Auf internationalem Niveau war Bischof João Venancio von Leiria-Fatima der erste Internationale Präsident. Der internationale Sitz wurde in der Domus Pacis, in Fatima, Portugal festgesetzt. Der Verein war damals ein privater Verein von Gläubigen. Mit dem Pontifikat von Johannes Paul II, wurde die Fatima-Botschaft besser als ein Appell an die Universelle Kirche verstanden. Johannes Paul II war wahrhaftig ein Fatima-Papst. Er war der Hauptdarsteller des dritten Teils des Fatima-Geheimnisses, dass während der Seligsprechungszeremonie der Seligen Jacinta und Francisco Marto, am 13. Mai 2000, offenbart wurde. Der Papst erlitt ein Attentatsversuch, aber die mütterliche Hand Unserer Jungfrau von Fatima ließ die Kugel von ihrer Bann abweichen und rettete ihm so das Leben, um noch viele Jahre lang dem Heiligen Stuhl, der Universellen Kirche und der Welt zu dienen. Die Welt braucht „BUSSE, BUSSE, BUSSE“, um viele Sünder zu bekehren, viele Seelen zu retten und ein schreckliches Leiden zu vermeiden, das durch die Sünden des Hasses und dessen Konsequenzen aufkommen würde.

Eine neue Anstrengung ist notwendig, um die Welt zu retten und um eine neue Ära des Friedens und der Hoffnung, wie in Fatima versprochen, zu errichten. Um dies zu erreichen, ist die Neu-Evangelisierung der Welt das pastorale Hauptziel der Universellen Kirche für das XXI. Jahrhundert und für das neue Jahrtausend.

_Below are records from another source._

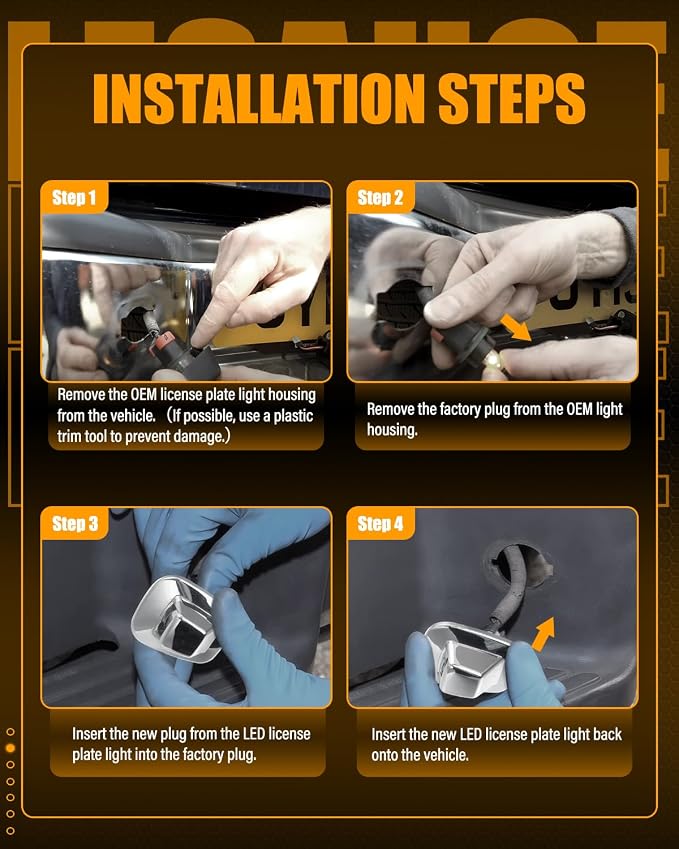 INSTALLATION STEPS

Step 1

Remove the OEM license plate light housing from the vehicle. （If possible, use a plastic trim tool to prevent damage.）

Step 2

Remove the factory plug from the OEM light housing.

Step 3

Insert the new plug from the LED license plate light into the factory plug.

Step 4

Insert the new LED license plate light back onto the vehicle.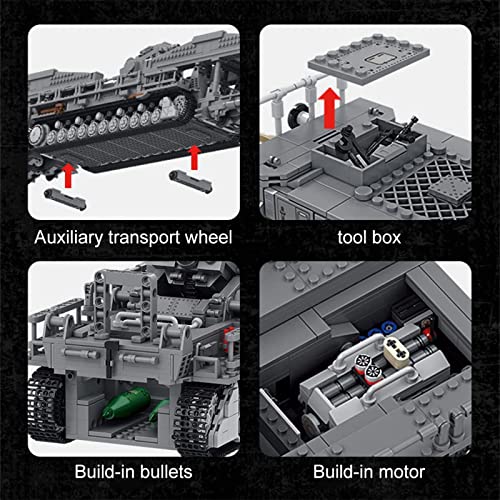 Auxiliary transport wheel

tool box

Build-in bullets

Build-in motor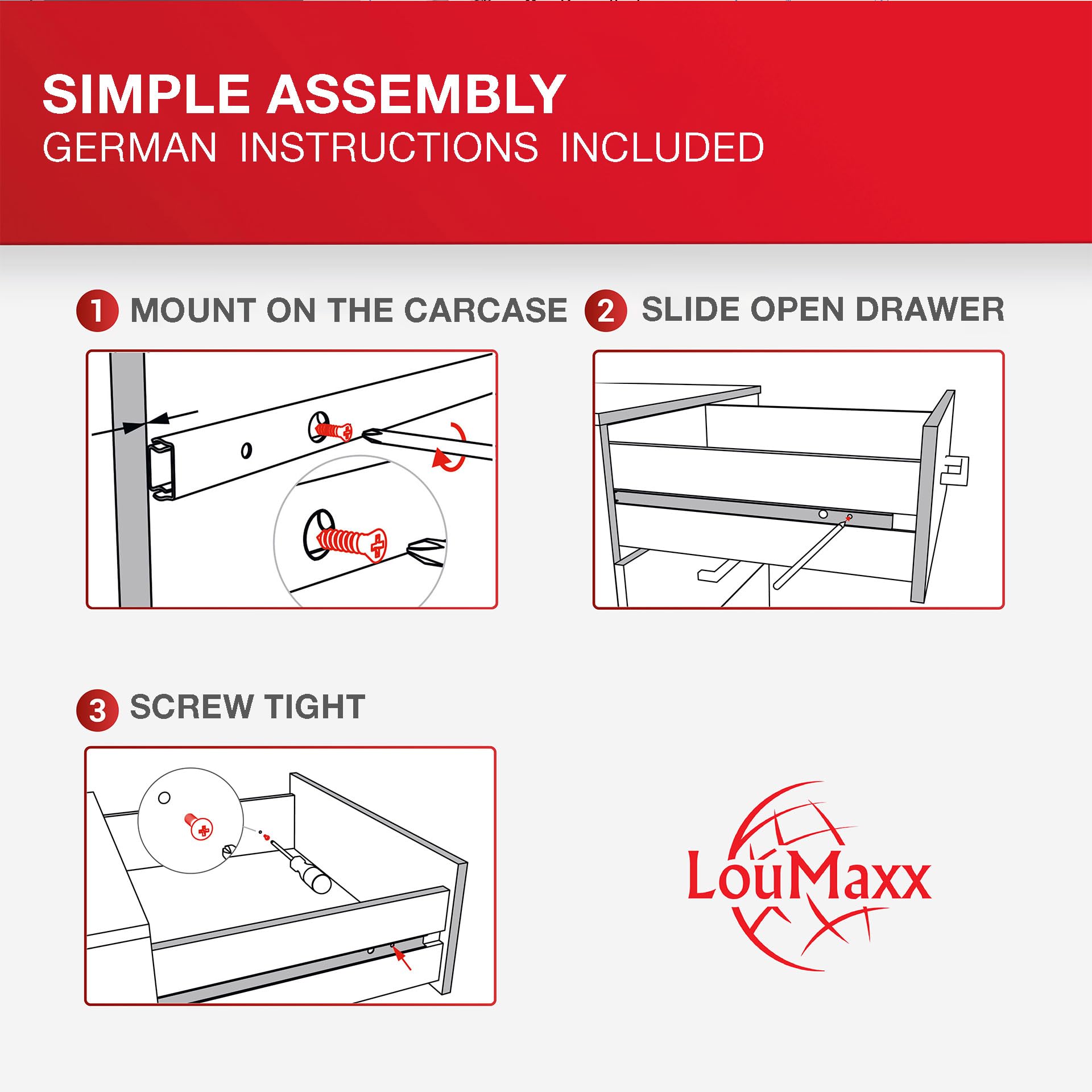 SIMPLE ASSEMBLY
GERMAN INSTRUCTIONS INCLUDED

1 MOUNT ON THE CARCASE

2 SLIDE OPEN DRAWER

3 SCREW TIGHT

LouMaxx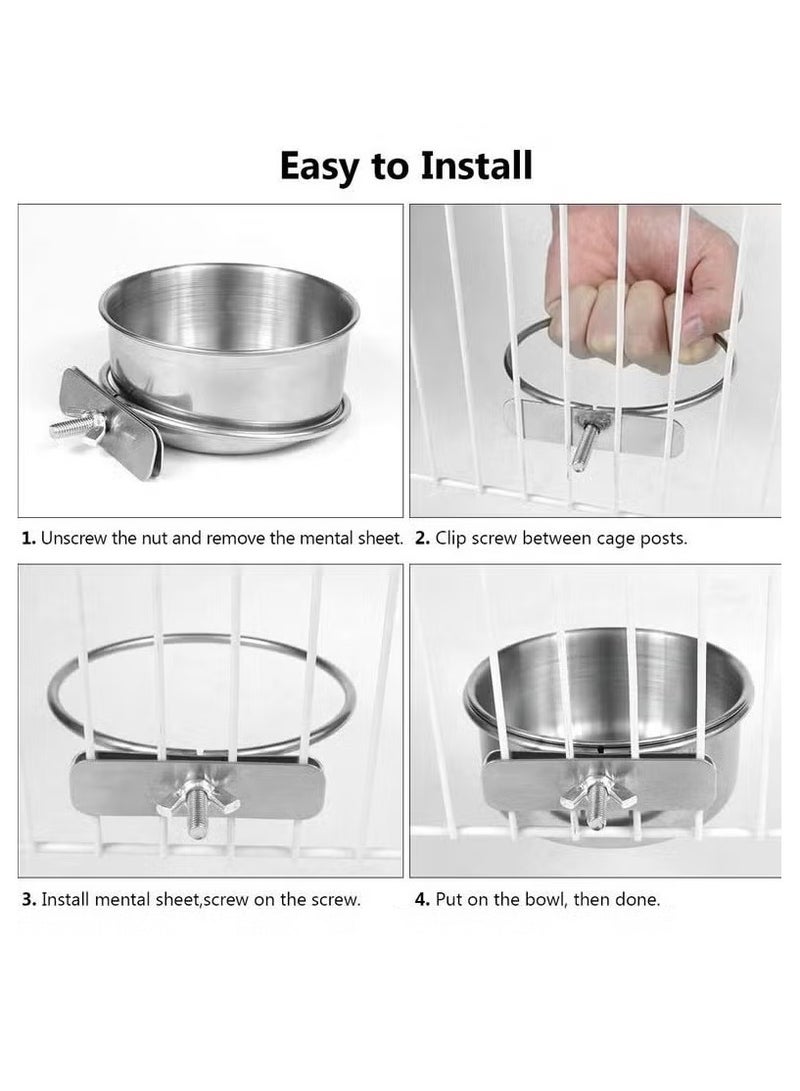 Easy to Install

1. Unscrew the nut and remove the mental sheet.

2. Clip screw between cage posts.

3. Install mental sheet,screw on the screw.

4. Put on the bowl, then done.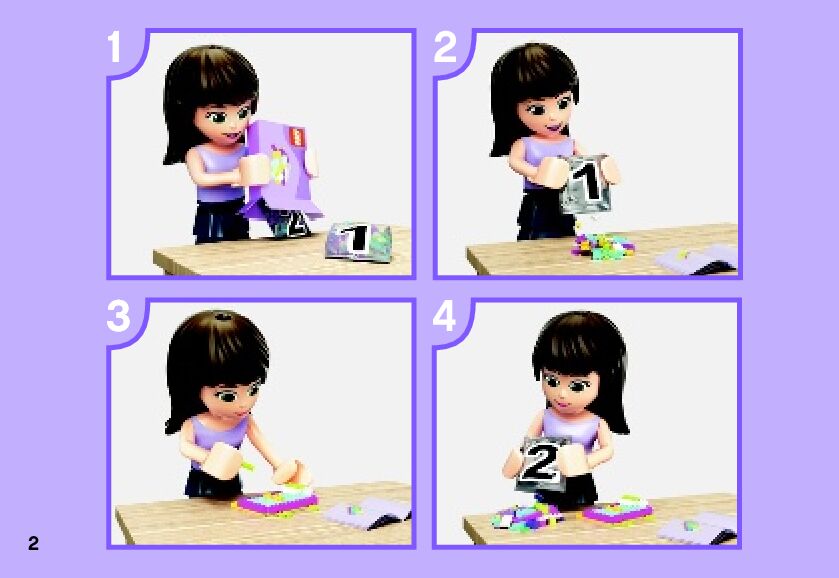 1

1

2

1

3

4

2

2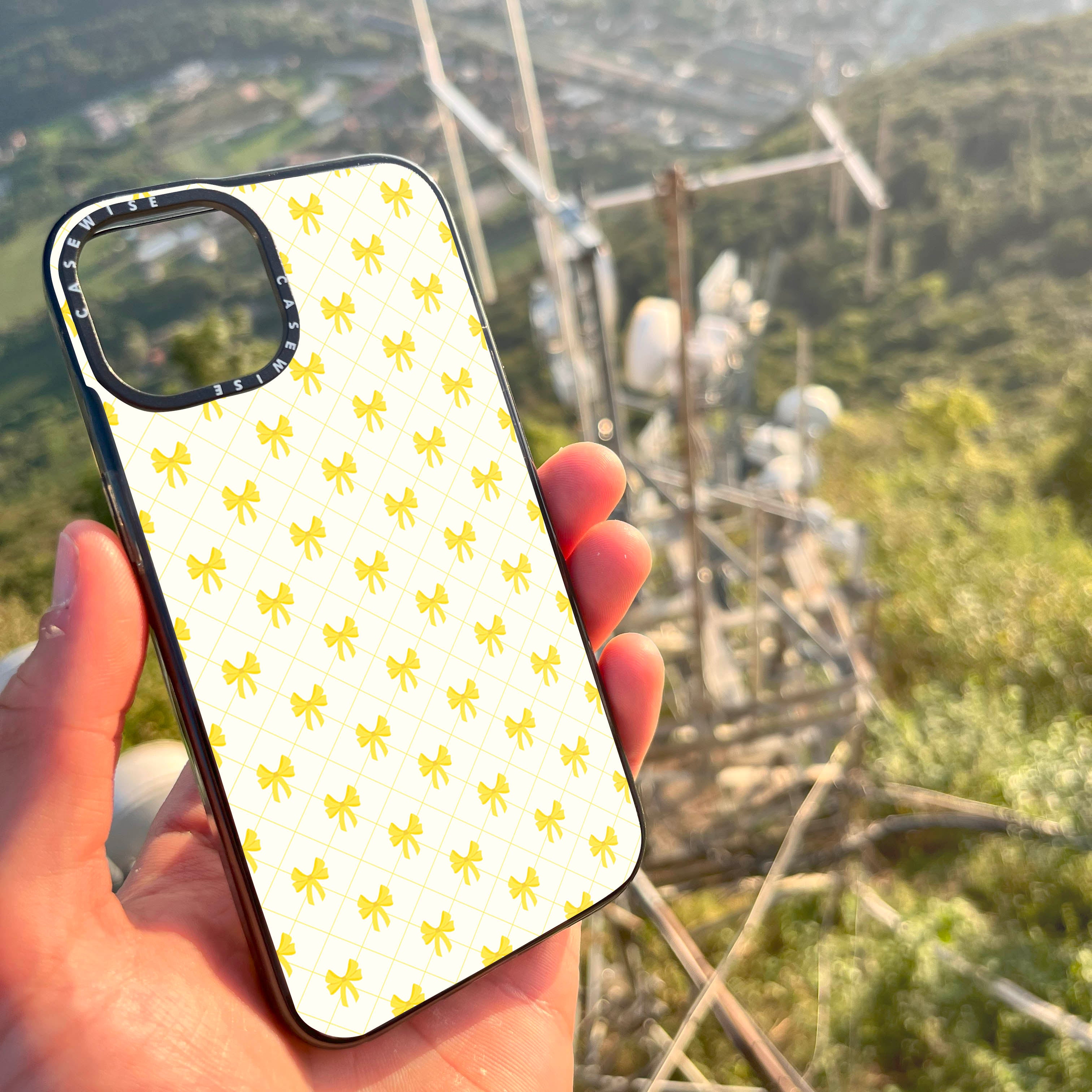 CASEWISE CASEWISE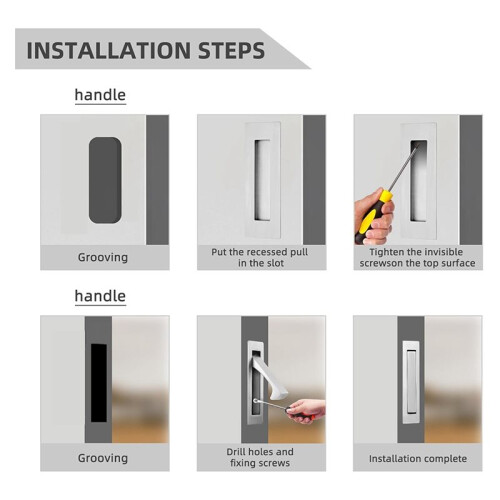 INSTALLATION STEPS

handle

Grooving

Put the recessed pull in the slot

Tighten the invisible screwson the top surface

handle

Grooving

Drill holes and fixing screws

Installation complete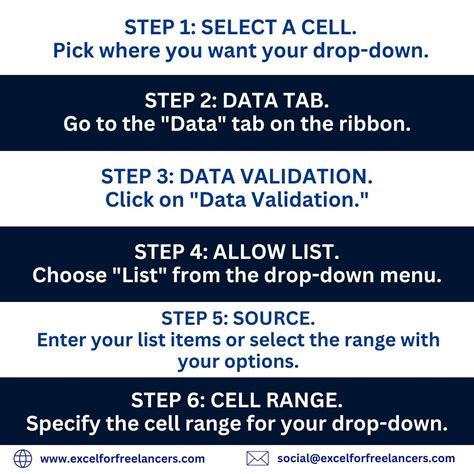 STEP 1: SELECT A CELL.
Pick where you want your drop-down.

STEP 2: DATA TAB.
Go to the "Data" tab on the ribbon.

STEP 3: DATA VALIDATION.
Click on "Data Validation."

STEP 4: ALLOW LIST.
Choose "List" from the drop-down menu.

STEP 5: SOURCE.
Enter your list items or select the range with your options.

STEP 6: CELL RANGE.
Specify the cell range for your drop-down.

www.excelforfreelancers.com

social@excelforfreelancers.com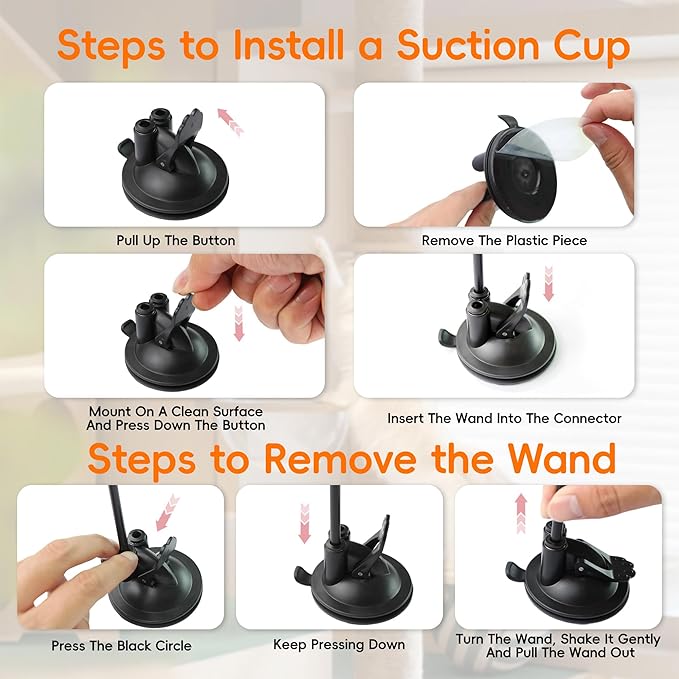 Steps to Install a Suction Cup

Pull Up The Button

Remove The Plastic Piece

Mount On A Clean Surface And Press Down The Button

Insert The Wand Into The Connector

Steps to Remove the Wand

Press The Black Circle

Keep Pressing Down

Turn The Wand, Shake It Gently And Pull The Wand Out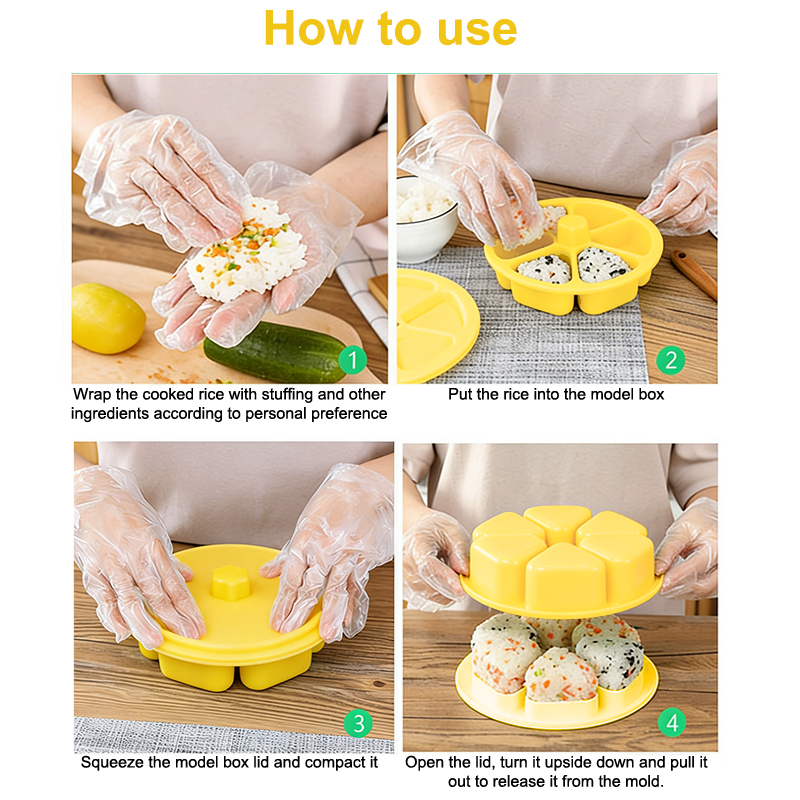 How to use

1

Wrap the cooked rice with stuffing and other ingredients according to personal preference

2

Put the rice into the model box

3

Squeeze the model box lid and compact it

4

Open the lid, turn it upside down and pull it out to release it from the mold.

So ist aus der Blauen Armee Unserer Jungfrau von Fatima das Fatima-Weltapostolat geworden. Der Heilige Stuhl schlug diese Namensänderung vor, um die Wichtigkeit des Marianischen Apostolats kirchlicher Natur aufzuzeigen und um etwaige Missverständnisse von einigen Regierungen gegen das Wort „Armee“ und dessen militärischer Konnotation zu vermeiden.
Professor Américo Pablo López-Ortiz, ein Philosoph aus Puerto Rico, der verschiedene Sprachen spricht, wurde gebeten, die philosophischen und theologischen Grundsätze der neuen Organisation aufzusetzen, damit diese dem Heiligen Stuhl zu dessen Anerkennung präsentiert werden konnten.

Nach dem Studium des Apostolats in verschiedenen Ländern, wurde ein viertes Element gefunden, dass von großer Wichtigkeit war: die Sühneandacht der Ersten Fünf Samstage.

Der Päpstliche Rat für die Laien erkannte am 7. Oktober 2005, Fest Unserer Lieben Frau des Rosenkranzes, das Fatima-Weltapostolat als eine Katholische Vereinigung Päpstlichen Rechts für die Universelle Kirche an, die höchste Anerkennung, die möglich ist. Das Apostolat gewann somit eine größere kirchliche Natur mit einem erneuerten Charisma: die Neu-Evangelisierung der Welt durch die authentische Botschaft von Fatima.

Am 3. Februar 2006 wurde eine öffentliche Zeremonie im Vatikan gefeiert, um an diesen großen Schritt für die Vereinigung zu gedenken. Ein internationaler Kongress wurde im Anschluss organisiert, der mit der Teilnahme von vielen Persönlichkeiten aus Fatima und der Vereinigung zählte.

Der internationale Vorstand hat seitdem den ersten Laien als Internationaler Präsident: Professor Américo Pablo López-Ortiz.
2010 erhielt das Fatima-Weltapostolat die definitive Anerkennung seiner Statuten.

Heute ist das Fatima-Weltapostolat in 110 Ländern aktiv und wächst weiterhin, da die Fatima-Botschaft immer noch bedeutend wichtig für den Aufbau einer besseren Welt, „einer Zivilisation der Liebe, einem neuen Frühling für die Kirche, einem neuen Marianischem Pfingsten“ ist.